OEM&Lieferant | April 2024

By Marc Maußner, Chief Engineer, infoteam Software Gruppe

In the not-too-distant past, it was not uncommon for projects with functional safety requirements to be handled and implemented with no thought to cybersecurity issues. In recent years, however, it has become clear that this approach has risks for both domains – so standards for these disciplines state that functionally safe products must also be developed with cybersecurity risks in mind and vice versa. After a brief introduction to both domains, this article points out the challenges that developers face in functional safety and cybersecurity. Finally, a conclusion is drawn as to whether a harmonization of the development process for both domains can succeed at all.

The different focuses of the domains

The main focus of functional safety is to eliminate risks to life and limb as far as possible. Consequently, the requirements set out in the functional safety standards for the quality of the underlying development process intend to eliminate systematic errors in development as far as possible. Functional safety also focuses on qualitative and quantitative hardware design to minimize the risk of random hardware errors.

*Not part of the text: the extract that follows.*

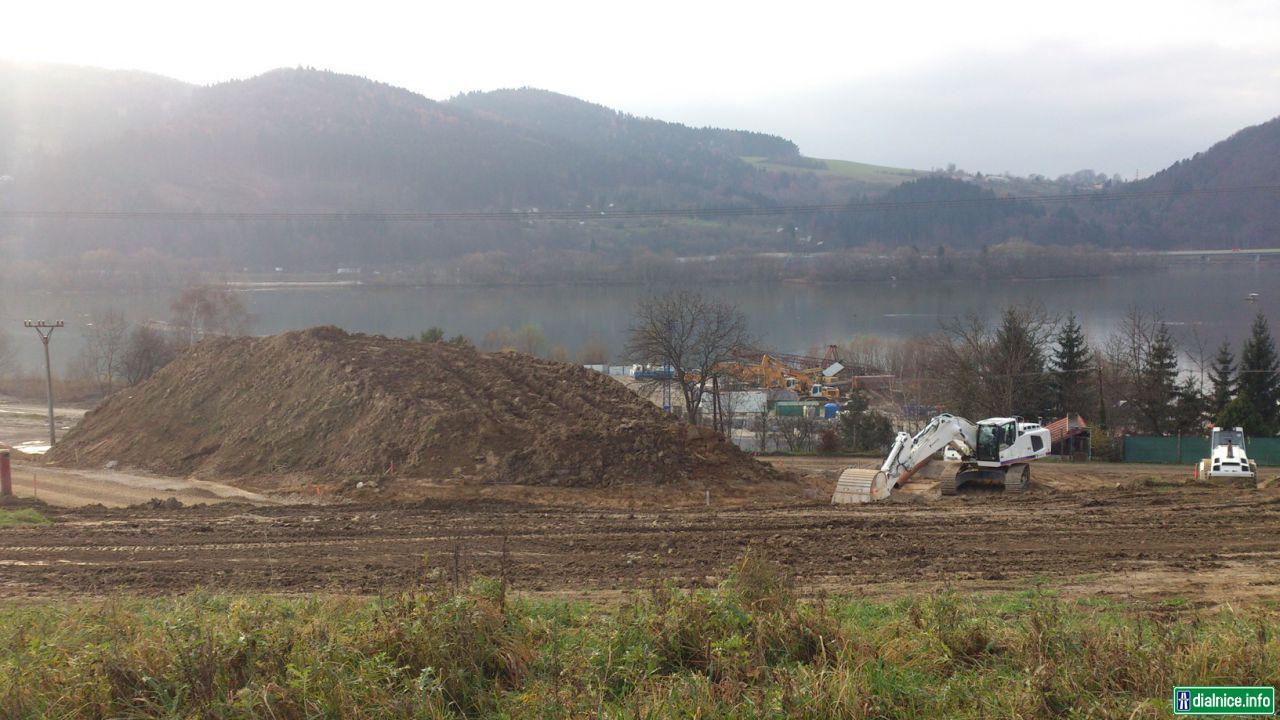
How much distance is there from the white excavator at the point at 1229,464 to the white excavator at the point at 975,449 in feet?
18.0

In cybersecurity, the focus is on product assets that are worth protecting, i.e., properties or content that relate to confidentiality, integrity and availability. To minimize risks in relation to these criteria, the standards both for cybersecurity and for functional safety set out requirements for the development process and also for the environment in which development takes place (e.g., personnel, computers, tools).

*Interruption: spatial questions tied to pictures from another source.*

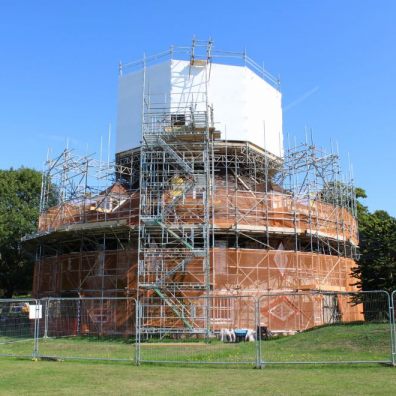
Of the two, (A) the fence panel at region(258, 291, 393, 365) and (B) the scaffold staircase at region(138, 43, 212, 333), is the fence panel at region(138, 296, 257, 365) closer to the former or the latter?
(B) the scaffold staircase at region(138, 43, 212, 333)

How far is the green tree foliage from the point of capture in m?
21.6

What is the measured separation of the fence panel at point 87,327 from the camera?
1830cm

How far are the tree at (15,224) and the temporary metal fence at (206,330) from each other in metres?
20.7

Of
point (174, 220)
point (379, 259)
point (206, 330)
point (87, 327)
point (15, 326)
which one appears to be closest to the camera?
point (15, 326)

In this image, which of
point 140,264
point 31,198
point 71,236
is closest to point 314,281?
point 140,264

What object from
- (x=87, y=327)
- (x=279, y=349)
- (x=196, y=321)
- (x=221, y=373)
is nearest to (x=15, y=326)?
(x=87, y=327)

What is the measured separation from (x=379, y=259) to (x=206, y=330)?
8.14 m

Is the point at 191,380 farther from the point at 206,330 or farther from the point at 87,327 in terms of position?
the point at 87,327

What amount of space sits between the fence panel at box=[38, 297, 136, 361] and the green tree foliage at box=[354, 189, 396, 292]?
1045 cm

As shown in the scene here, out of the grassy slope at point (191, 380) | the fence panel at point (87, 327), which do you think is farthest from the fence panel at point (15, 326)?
the grassy slope at point (191, 380)

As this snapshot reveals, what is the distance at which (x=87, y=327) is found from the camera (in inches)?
919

Harmonization of requirements

Given the many similarities in the standards for functional safety and cybersecurity, it obviously makes sense to harmonize the requirements for the two domains. One basic idea, for example, is a constructive approach to risk minimization, represented by the Security by Design and Safety by Design concepts. Rather than testing for errors and vulnerabilities at the end of the development phase, these two approaches bring functional safety and cybersecurity into concepts, design and architecture right from the start, avoiding errors from the outset. Another common feature is the fundamental requirement for a development process that ensures high-quality development results and work products.

Challenges of harmonization

In view of the different focuses of the two areas, there are some challenges to harmonizing their requirements. The first major task is to standardize the language used and to establish a common glossary, as there are lots of key terms common to both subject areas but some of those terms mean slightly different things in each area. The second challenge is the different level of detail of the requirements set out in the standards, which comes from their differing focuses. Thirdly, it is to be expected that designing and adapting requirements to the respective product- and project-specific requirements (tailoring) will increase complexity. In order to achieve “good” harmonized results that stand up to audits and assessments, experts from the different domains will have to intensively exchange information more than once.


Harmonizing the requirements set out in functional safety and cybersecurity norms and standards is an obvious step. Despite the difficulties, harmonization seems possible and also sensible, particularly as it would likely reduce the additional expenses that have inevitably arisen in the course of separate developments to date.